I'm not going down the twisted road of logic to unravel that statement. But on the whole numbers of dead people at a disaster thing, it's a public fixation every bit as strong as the Baby Jessica story itself. Last weekend, for instance, Germany had its own version of the Sago Mine story when heavy snow forced the roof of an busy ice rink to collapse. A real shame and our hearts go out to everybody affected. At the same time, I noticed in my periodic online news reading last weekend that sites like and the New York Times kept updating the story with some sort of slow Chinese Water Torture death count. First time I looked it was four dead, a few hours later, no it was five. Next morning, six. A few hours later it was eight. Evidently the whole total appears to have been 15.

Yes, I realize that news organizations were updating the tally as bodies were pulled from the scene, but my question is what's with the fixation on numbers to start with? I'm not blaming the media exactly, it's all of us. It's like we're studying for a math test in which we must remember exact numbers of dead so we can be correct when we tell others around the water cooler. And yes, people do bust us if we're wrong.

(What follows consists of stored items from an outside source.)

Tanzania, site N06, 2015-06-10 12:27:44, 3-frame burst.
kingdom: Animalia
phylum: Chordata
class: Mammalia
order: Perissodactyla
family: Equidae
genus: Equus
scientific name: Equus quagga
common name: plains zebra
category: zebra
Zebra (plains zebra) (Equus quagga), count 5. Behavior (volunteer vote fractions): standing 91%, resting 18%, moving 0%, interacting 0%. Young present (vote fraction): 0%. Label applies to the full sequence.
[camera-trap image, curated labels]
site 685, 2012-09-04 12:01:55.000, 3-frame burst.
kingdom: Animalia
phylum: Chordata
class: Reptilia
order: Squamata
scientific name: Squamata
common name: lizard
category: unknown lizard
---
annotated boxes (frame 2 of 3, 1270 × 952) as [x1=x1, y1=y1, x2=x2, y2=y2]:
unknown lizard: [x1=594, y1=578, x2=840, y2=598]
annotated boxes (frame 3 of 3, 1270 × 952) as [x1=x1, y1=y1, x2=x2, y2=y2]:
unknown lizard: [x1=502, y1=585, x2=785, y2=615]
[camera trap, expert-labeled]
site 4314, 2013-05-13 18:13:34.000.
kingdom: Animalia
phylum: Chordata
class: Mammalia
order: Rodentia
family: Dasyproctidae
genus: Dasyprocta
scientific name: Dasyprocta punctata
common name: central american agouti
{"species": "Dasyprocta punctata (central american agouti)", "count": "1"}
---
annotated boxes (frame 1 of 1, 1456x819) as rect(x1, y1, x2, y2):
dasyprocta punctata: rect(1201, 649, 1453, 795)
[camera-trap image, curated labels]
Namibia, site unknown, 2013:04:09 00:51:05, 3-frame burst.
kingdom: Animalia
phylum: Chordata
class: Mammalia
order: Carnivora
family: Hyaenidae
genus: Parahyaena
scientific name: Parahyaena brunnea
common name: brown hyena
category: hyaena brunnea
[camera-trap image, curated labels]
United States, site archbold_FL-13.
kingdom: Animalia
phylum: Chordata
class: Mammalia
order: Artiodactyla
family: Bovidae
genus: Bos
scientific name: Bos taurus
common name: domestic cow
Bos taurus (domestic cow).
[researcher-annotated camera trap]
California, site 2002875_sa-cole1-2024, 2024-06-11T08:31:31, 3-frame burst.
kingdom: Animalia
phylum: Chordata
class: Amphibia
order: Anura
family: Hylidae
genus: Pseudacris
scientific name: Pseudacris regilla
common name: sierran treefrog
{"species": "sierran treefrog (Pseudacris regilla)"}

Try going to the most public area at your workplace on Monday and loudly announcing "I really feel for those 10 dead miners in West Virginia". Pure fingernails on the chalkboard action.

Not to mention the overarching concept that the degree of tragedy is invariably and directly correlational to the number of dead people. Don't get me started on that. Really, I won't, and I've already violated my self-imposed word count limit. I'd love to, but another time. Oh, temptation...pulling me to type...must stop typing about numbers of dead.....fingers prying off keyboard...

Okay, I can't completely stop, but I'll make this short. Have you noticed how some folks (especially the more weak-kneed "liberals" among us) will say "11 U.S. troops killed in one day? That's proof the Invasion of Iraq is a bad idea." Like it wasn't a bad idea before the 11 troops died? Like if only two or three die in one day it's still an okay idea, but 11? What about six? Is it kind of a bad idea then? There is evidently some sort of unspoken Daily Death Number Continuum on this topic on which I didn't get the Democratic Leadership Conference "liberal" memo. I'll go check my email again to see if I just overlooked it.